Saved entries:
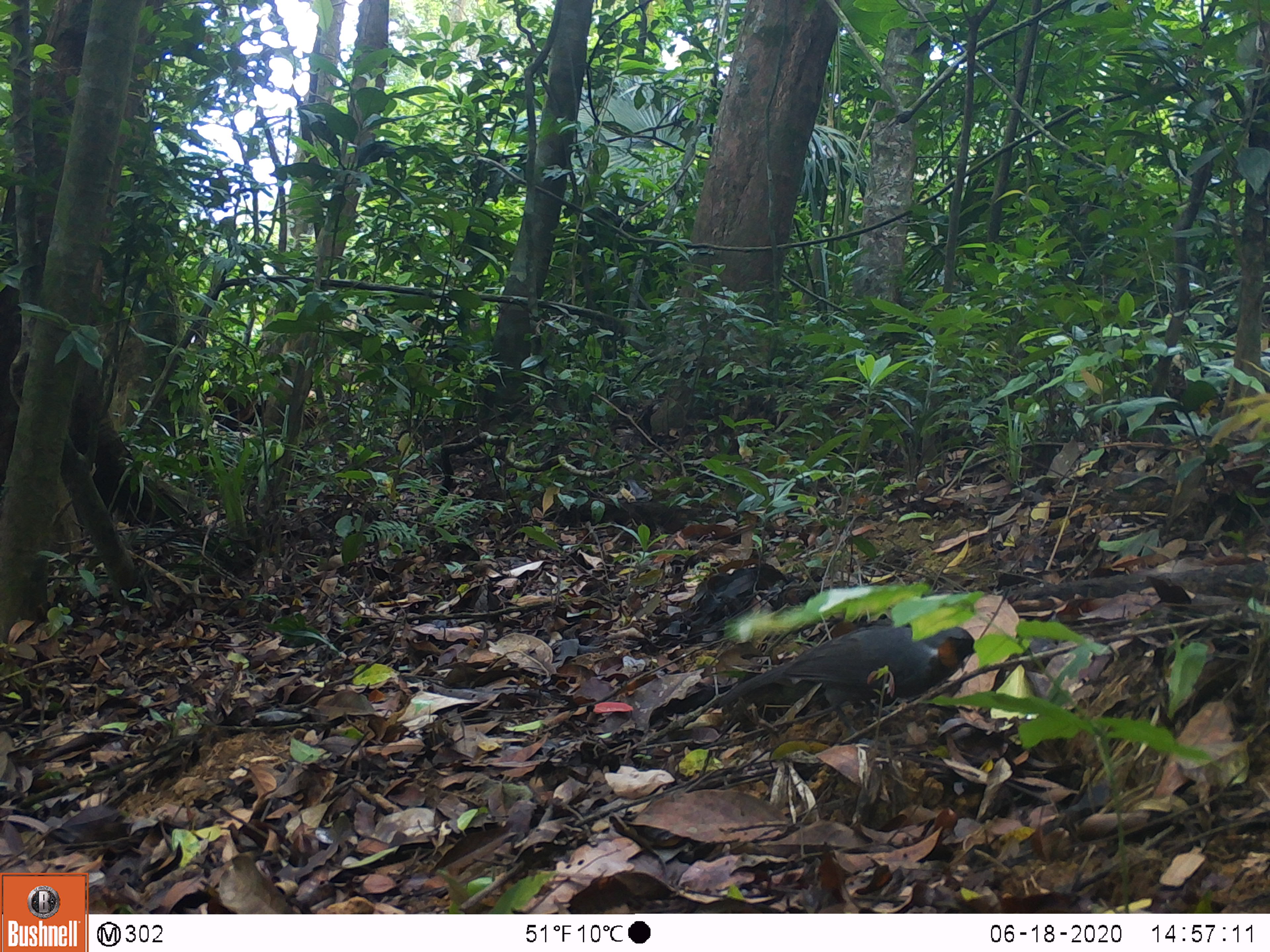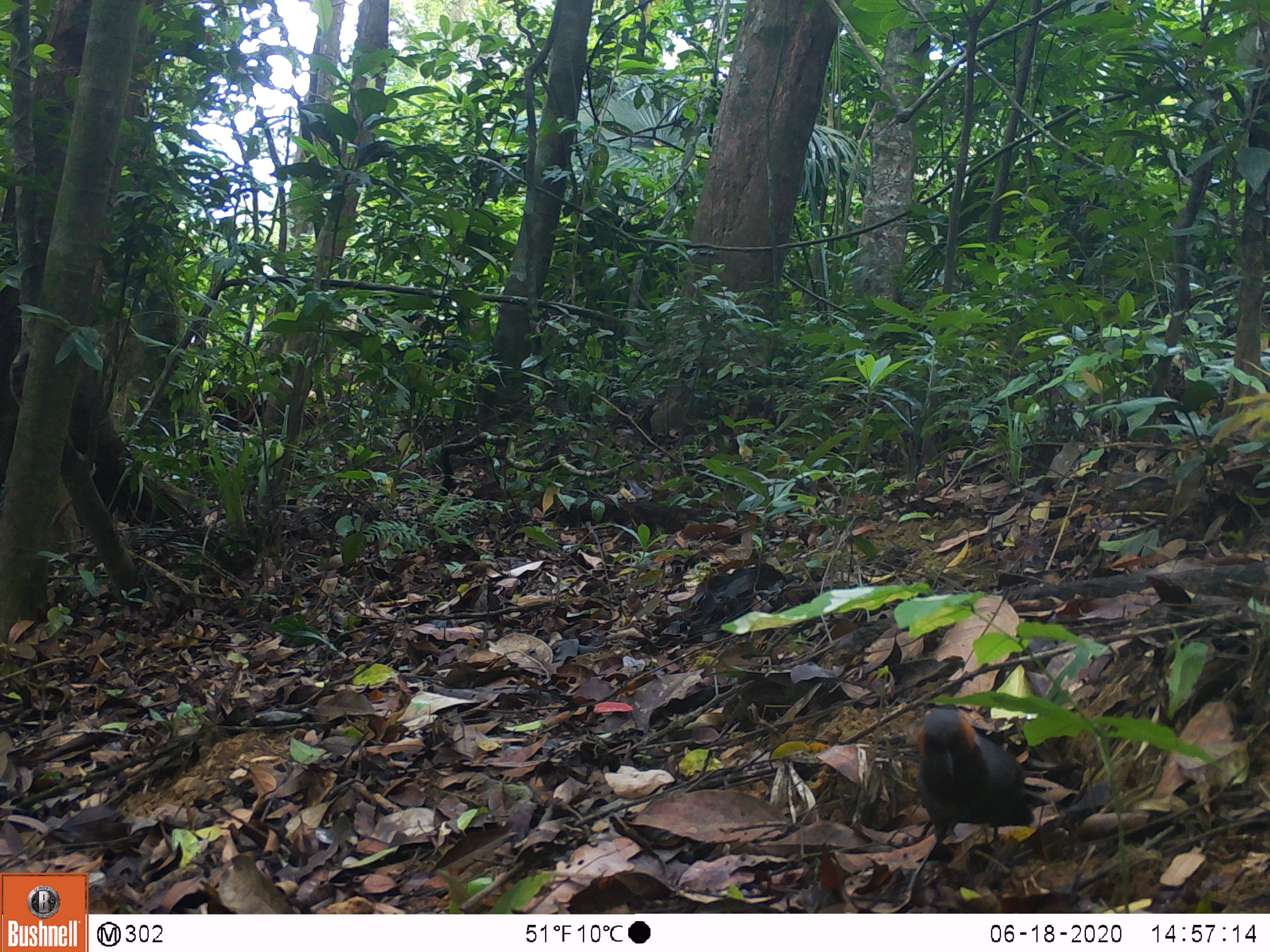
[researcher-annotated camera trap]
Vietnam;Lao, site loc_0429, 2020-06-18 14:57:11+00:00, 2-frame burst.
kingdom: Animalia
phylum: Chordata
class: Aves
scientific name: Aves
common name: bird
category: unidentified bird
Unidentified bird (bird) (Aves). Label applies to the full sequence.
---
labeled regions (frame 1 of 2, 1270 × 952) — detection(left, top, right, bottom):
unidentified bird: detection(706, 625, 977, 744)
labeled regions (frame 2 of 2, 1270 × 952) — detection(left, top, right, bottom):
unidentified bird: detection(908, 708, 1033, 889)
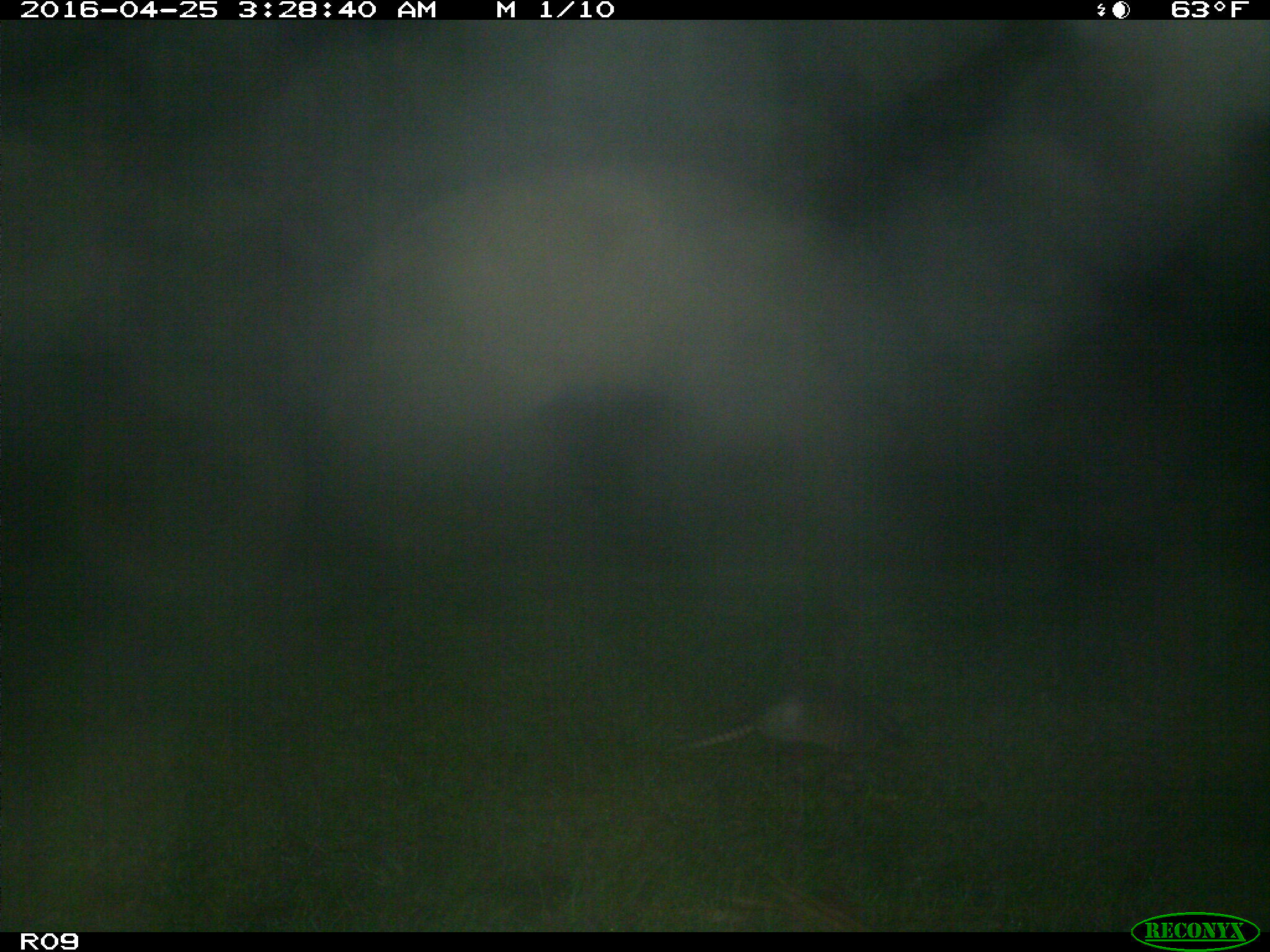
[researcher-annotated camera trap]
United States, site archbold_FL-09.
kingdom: Animalia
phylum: Chordata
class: Mammalia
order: Cingulata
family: Dasypodidae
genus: Dasypus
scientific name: Dasypus novemcinctus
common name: nine-banded armadillo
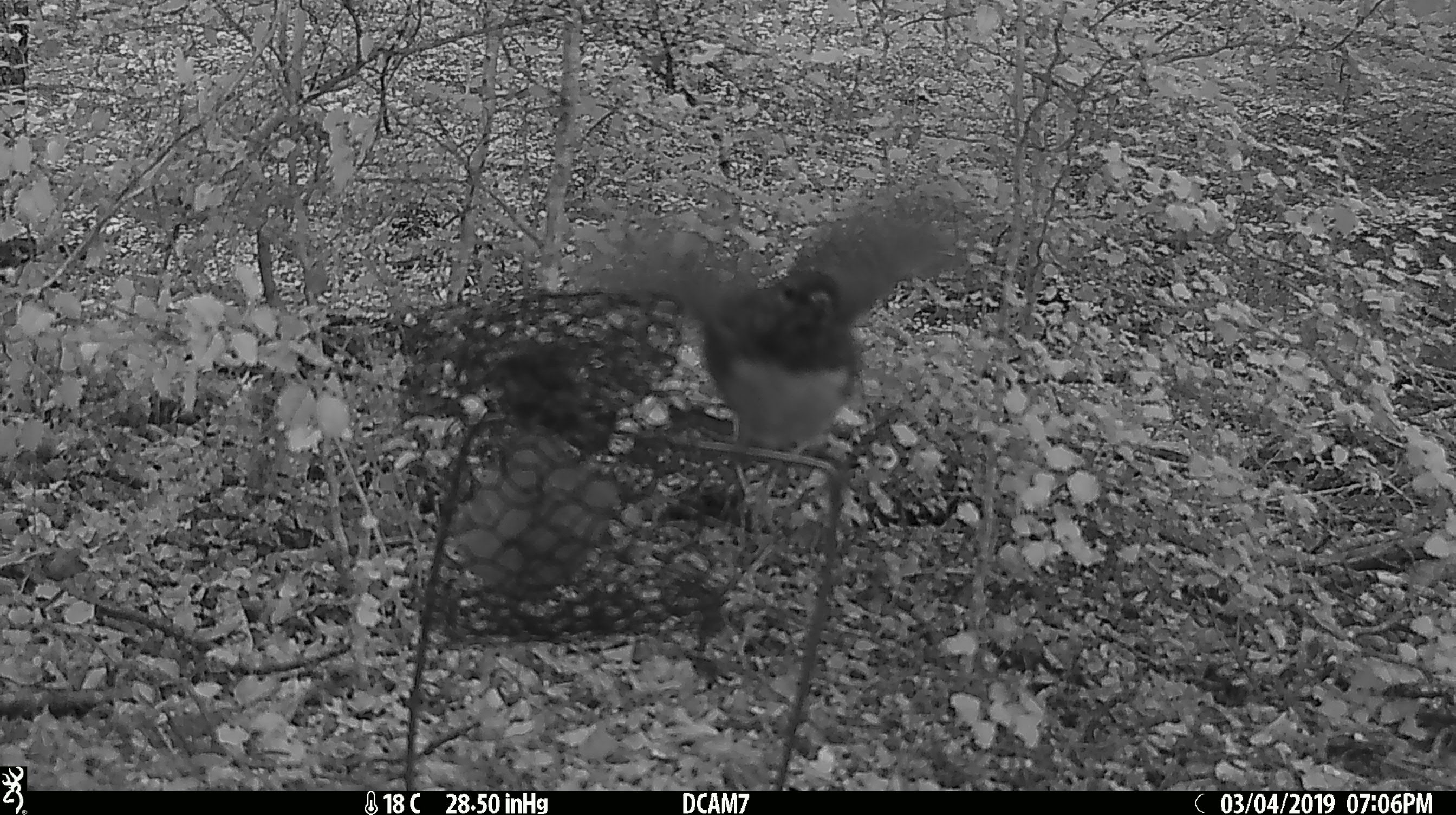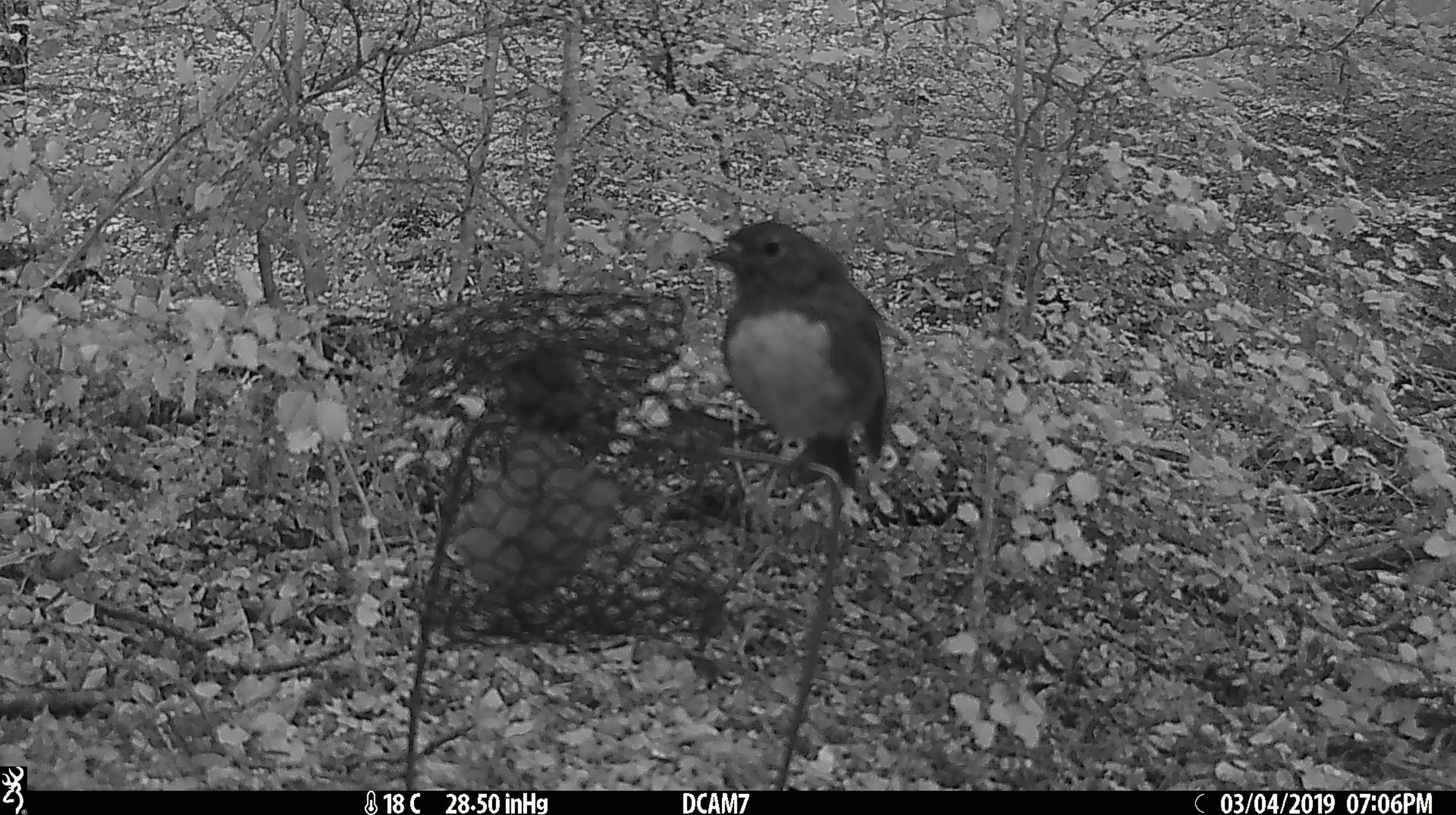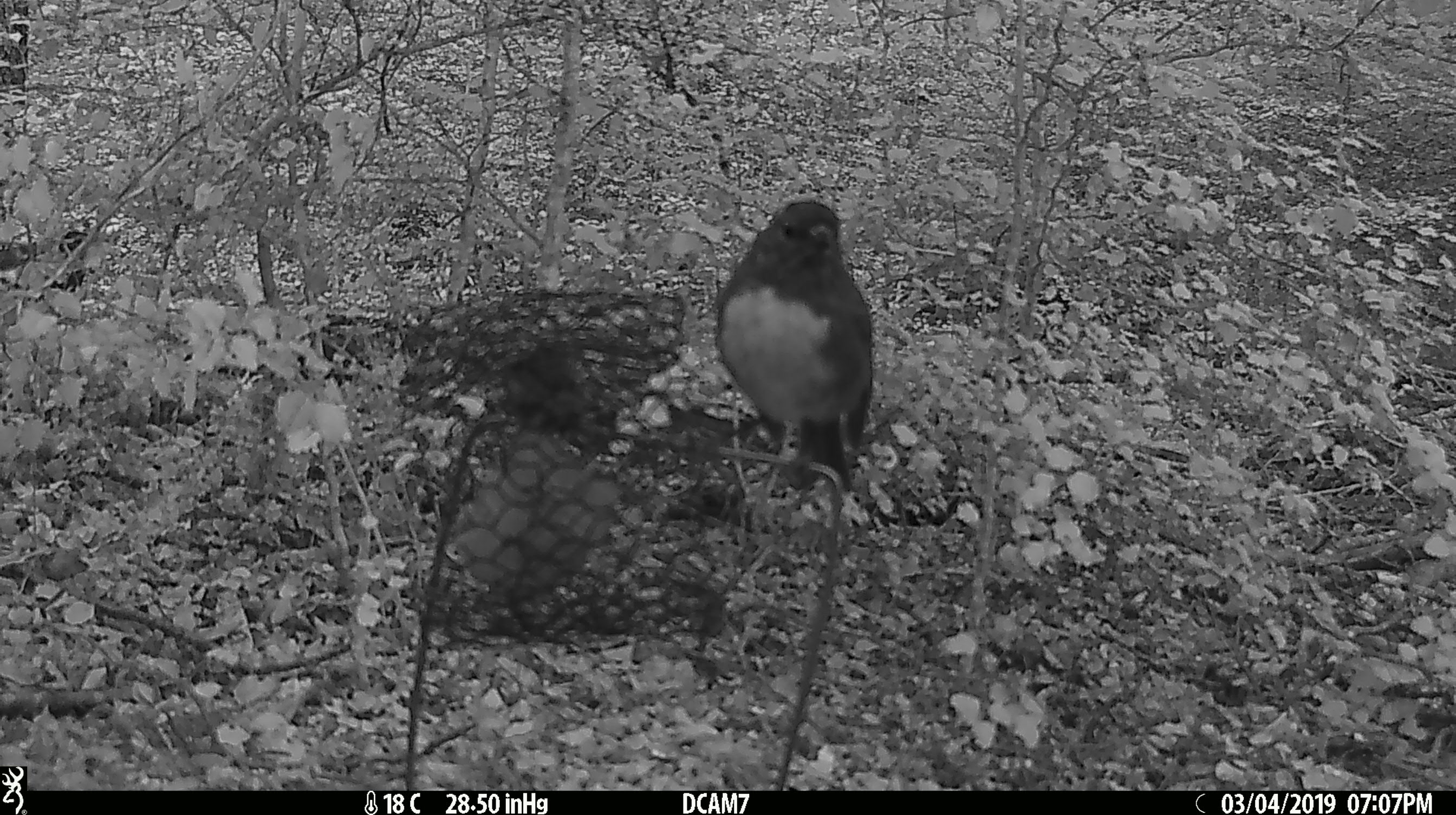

## GOAL OF THE EXERCISE
The records above should be copied word for word, with the pictures left out.

## ANSWER TO THIS PROBLEM
[researcher-annotated camera trap]
Vietnam;Lao, site loc_0429, 2020-06-18 14:57:11+00:00, 2-frame burst.
kingdom: Animalia
phylum: Chordata
class: Aves
scientific name: Aves
common name: bird
category: unidentified bird
Unidentified bird (bird) (Aves). Label applies to the full sequence.
---
labeled regions (frame 1 of 2, 1270 × 952) — detection(left, top, right, bottom):
unidentified bird: detection(706, 625, 977, 744)
labeled regions (frame 2 of 2, 1270 × 952) — detection(left, top, right, bottom):
unidentified bird: detection(908, 708, 1033, 889)
[researcher-annotated camera trap]
United States, site archbold_FL-09.
kingdom: Animalia
phylum: Chordata
class: Mammalia
order: Cingulata
family: Dasypodidae
genus: Dasypus
scientific name: Dasypus novemcinctus
common name: nine-banded armadillo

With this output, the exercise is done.